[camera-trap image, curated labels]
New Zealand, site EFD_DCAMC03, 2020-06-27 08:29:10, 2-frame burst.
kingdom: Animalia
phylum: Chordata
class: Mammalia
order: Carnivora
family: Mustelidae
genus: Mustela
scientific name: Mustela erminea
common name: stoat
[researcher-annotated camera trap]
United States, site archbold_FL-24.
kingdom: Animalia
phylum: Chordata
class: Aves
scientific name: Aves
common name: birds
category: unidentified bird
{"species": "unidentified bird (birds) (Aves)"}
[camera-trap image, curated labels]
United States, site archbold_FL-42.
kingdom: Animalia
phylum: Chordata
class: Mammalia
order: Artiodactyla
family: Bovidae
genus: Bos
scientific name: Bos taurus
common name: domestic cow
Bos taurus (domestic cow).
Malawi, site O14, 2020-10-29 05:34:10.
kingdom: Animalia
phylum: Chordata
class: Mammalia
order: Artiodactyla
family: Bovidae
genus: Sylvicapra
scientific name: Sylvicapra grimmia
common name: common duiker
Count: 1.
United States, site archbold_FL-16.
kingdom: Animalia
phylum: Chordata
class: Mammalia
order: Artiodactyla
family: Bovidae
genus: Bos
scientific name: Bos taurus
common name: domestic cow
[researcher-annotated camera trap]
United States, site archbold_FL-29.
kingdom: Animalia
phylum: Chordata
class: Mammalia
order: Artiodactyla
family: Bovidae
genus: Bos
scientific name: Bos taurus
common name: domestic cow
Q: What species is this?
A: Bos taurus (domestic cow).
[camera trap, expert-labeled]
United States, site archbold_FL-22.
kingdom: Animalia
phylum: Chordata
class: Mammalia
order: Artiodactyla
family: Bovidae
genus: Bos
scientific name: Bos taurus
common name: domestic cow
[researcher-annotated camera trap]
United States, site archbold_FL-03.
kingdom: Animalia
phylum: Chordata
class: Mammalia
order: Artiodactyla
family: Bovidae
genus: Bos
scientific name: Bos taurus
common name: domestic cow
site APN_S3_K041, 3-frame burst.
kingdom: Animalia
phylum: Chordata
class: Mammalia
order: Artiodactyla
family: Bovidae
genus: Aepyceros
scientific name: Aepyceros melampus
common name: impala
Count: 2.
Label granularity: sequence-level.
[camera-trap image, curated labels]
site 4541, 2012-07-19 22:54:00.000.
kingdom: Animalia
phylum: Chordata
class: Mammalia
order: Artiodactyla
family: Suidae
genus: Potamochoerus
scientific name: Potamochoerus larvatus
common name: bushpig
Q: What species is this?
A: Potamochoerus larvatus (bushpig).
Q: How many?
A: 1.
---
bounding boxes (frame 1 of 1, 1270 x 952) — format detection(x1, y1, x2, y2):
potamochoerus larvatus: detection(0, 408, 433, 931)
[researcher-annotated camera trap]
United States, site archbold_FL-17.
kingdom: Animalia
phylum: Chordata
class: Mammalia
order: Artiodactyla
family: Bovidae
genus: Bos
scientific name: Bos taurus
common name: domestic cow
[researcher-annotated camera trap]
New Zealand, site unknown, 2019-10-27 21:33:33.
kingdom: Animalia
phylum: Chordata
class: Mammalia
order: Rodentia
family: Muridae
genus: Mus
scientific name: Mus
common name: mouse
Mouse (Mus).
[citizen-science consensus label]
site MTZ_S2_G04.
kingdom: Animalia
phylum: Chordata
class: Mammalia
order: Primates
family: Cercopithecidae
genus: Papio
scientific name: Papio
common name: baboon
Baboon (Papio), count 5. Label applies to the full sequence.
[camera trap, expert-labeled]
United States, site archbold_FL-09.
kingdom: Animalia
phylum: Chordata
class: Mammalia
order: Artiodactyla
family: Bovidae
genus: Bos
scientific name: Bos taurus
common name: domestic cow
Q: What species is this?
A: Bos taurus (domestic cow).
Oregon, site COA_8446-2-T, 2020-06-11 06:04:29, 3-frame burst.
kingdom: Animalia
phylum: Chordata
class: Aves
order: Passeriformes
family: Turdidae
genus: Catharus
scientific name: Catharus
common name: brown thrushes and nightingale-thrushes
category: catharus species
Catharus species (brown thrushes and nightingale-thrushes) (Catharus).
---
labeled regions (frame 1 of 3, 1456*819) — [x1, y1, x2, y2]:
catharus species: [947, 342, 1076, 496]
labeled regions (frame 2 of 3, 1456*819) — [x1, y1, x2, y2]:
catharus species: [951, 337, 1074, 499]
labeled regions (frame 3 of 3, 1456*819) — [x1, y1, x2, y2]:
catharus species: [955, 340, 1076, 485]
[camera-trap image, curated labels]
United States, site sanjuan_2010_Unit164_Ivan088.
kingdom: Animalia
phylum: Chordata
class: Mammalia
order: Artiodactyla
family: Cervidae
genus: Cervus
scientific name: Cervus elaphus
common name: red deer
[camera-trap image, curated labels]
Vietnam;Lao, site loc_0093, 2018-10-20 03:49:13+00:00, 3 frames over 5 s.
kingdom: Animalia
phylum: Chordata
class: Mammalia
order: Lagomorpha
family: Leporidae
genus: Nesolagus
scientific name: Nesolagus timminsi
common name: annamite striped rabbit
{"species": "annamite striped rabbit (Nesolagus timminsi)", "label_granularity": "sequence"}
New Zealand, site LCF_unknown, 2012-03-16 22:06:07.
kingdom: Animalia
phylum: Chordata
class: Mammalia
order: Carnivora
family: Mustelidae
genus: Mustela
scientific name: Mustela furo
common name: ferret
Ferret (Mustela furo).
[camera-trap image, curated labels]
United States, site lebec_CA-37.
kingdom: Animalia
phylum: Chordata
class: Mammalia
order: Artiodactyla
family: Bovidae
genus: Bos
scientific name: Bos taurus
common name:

***

§ **Directions**
Repeat all of the records exactly.

§ **Finished exercise**
[camera-trap image, curated labels]
New Zealand, site EFD_DCAMC03, 2020-06-27 08:29:10, 2-frame burst.
kingdom: Animalia
phylum: Chordata
class: Mammalia
order: Carnivora
family: Mustelidae
genus: Mustela
scientific name: Mustela erminea
common name: stoat
[researcher-annotated camera trap]
United States, site archbold_FL-24.
kingdom: Animalia
phylum: Chordata
class: Aves
scientific name: Aves
common name: birds
category: unidentified bird
{"species": "unidentified bird (birds) (Aves)"}
[camera-trap image, curated labels]
United States, site archbold_FL-42.
kingdom: Animalia
phylum: Chordata
class: Mammalia
order: Artiodactyla
family: Bovidae
genus: Bos
scientific name: Bos taurus
common name: domestic cow
Bos taurus (domestic cow).
Malawi, site O14, 2020-10-29 05:34:10.
kingdom: Animalia
phylum: Chordata
class: Mammalia
order: Artiodactyla
family: Bovidae
genus: Sylvicapra
scientific name: Sylvicapra grimmia
common name: common duiker
Count: 1.
United States, site archbold_FL-16.
kingdom: Animalia
phylum: Chordata
class: Mammalia
order: Artiodactyla
family: Bovidae
genus: Bos
scientific name: Bos taurus
common name: domestic cow
[researcher-annotated camera trap]
United States, site archbold_FL-29.
kingdom: Animalia
phylum: Chordata
class: Mammalia
order: Artiodactyla
family: Bovidae
genus: Bos
scientific name: Bos taurus
common name: domestic cow
Q: What species is this?
A: Bos taurus (domestic cow).
[camera trap, expert-labeled]
United States, site archbold_FL-22.
kingdom: Animalia
phylum: Chordata
class: Mammalia
order: Artiodactyla
family: Bovidae
genus: Bos
scientific name: Bos taurus
common name: domestic cow
[researcher-annotated camera trap]
United States, site archbold_FL-03.
kingdom: Animalia
phylum: Chordata
class: Mammalia
order: Artiodactyla
family: Bovidae
genus: Bos
scientific name: Bos taurus
common name: domestic cow
site APN_S3_K041, 3-frame burst.
kingdom: Animalia
phylum: Chordata
class: Mammalia
order: Artiodactyla
family: Bovidae
genus: Aepyceros
scientific name: Aepyceros melampus
common name: impala
Count: 2.
Label granularity: sequence-level.
[camera-trap image, curated labels]
site 4541, 2012-07-19 22:54:00.000.
kingdom: Animalia
phylum: Chordata
class: Mammalia
order: Artiodactyla
family: Suidae
genus: Potamochoerus
scientific name: Potamochoerus larvatus
common name: bushpig
Q: What species is this?
A: Potamochoerus larvatus (bushpig).
Q: How many?
A: 1.
---
bounding boxes (frame 1 of 1, 1270 x 952) — format detection(x1, y1, x2, y2):
potamochoerus larvatus: detection(0, 408, 433, 931)
[researcher-annotated camera trap]
United States, site archbold_FL-17.
kingdom: Animalia
phylum: Chordata
class: Mammalia
order: Artiodactyla
family: Bovidae
genus: Bos
scientific name: Bos taurus
common name: domestic cow
[researcher-annotated camera trap]
New Zealand, site unknown, 2019-10-27 21:33:33.
kingdom: Animalia
phylum: Chordata
class: Mammalia
order: Rodentia
family: Muridae
genus: Mus
scientific name: Mus
common name: mouse
Mouse (Mus).
[citizen-science consensus label]
site MTZ_S2_G04.
kingdom: Animalia
phylum: Chordata
class: Mammalia
order: Primates
family: Cercopithecidae
genus: Papio
scientific name: Papio
common name: baboon
Baboon (Papio), count 5. Label applies to the full sequence.
[camera trap, expert-labeled]
United States, site archbold_FL-09.
kingdom: Animalia
phylum: Chordata
class: Mammalia
order: Artiodactyla
family: Bovidae
genus: Bos
scientific name: Bos taurus
common name: domestic cow
Q: What species is this?
A: Bos taurus (domestic cow).
Oregon, site COA_8446-2-T, 2020-06-11 06:04:29, 3-frame burst.
kingdom: Animalia
phylum: Chordata
class: Aves
order: Passeriformes
family: Turdidae
genus: Catharus
scientific name: Catharus
common name: brown thrushes and nightingale-thrushes
category: catharus species
Catharus species (brown thrushes and nightingale-thrushes) (Catharus).
---
labeled regions (frame 1 of 3, 1456*819) — [x1, y1, x2, y2]:
catharus species: [947, 342, 1076, 496]
labeled regions (frame 2 of 3, 1456*819) — [x1, y1, x2, y2]:
catharus species: [951, 337, 1074, 499]
labeled regions (frame 3 of 3, 1456*819) — [x1, y1, x2, y2]:
catharus species: [955, 340, 1076, 485]
[camera-trap image, curated labels]
United States, site sanjuan_2010_Unit164_Ivan088.
kingdom: Animalia
phylum: Chordata
class: Mammalia
order: Artiodactyla
family: Cervidae
genus: Cervus
scientific name: Cervus elaphus
common name: red deer
[camera-trap image, curated labels]
Vietnam;Lao, site loc_0093, 2018-10-20 03:49:13+00:00, 3 frames over 5 s.
kingdom: Animalia
phylum: Chordata
class: Mammalia
order: Lagomorpha
family: Leporidae
genus: Nesolagus
scientific name: Nesolagus timminsi
common name: annamite striped rabbit
{"species": "annamite striped rabbit (Nesolagus timminsi)", "label_granularity": "sequence"}
New Zealand, site LCF_unknown, 2012-03-16 22:06:07.
kingdom: Animalia
phylum: Chordata
class: Mammalia
order: Carnivora
family: Mustelidae
genus: Mustela
scientific name: Mustela furo
common name: ferret
Ferret (Mustela furo).
[camera-trap image, curated labels]
United States, site lebec_CA-37.
kingdom: Animalia
phylum: Chordata
class: Mammalia
order: Artiodactyla
family: Bovidae
genus: Bos
scientific name: Bos taurus
common name:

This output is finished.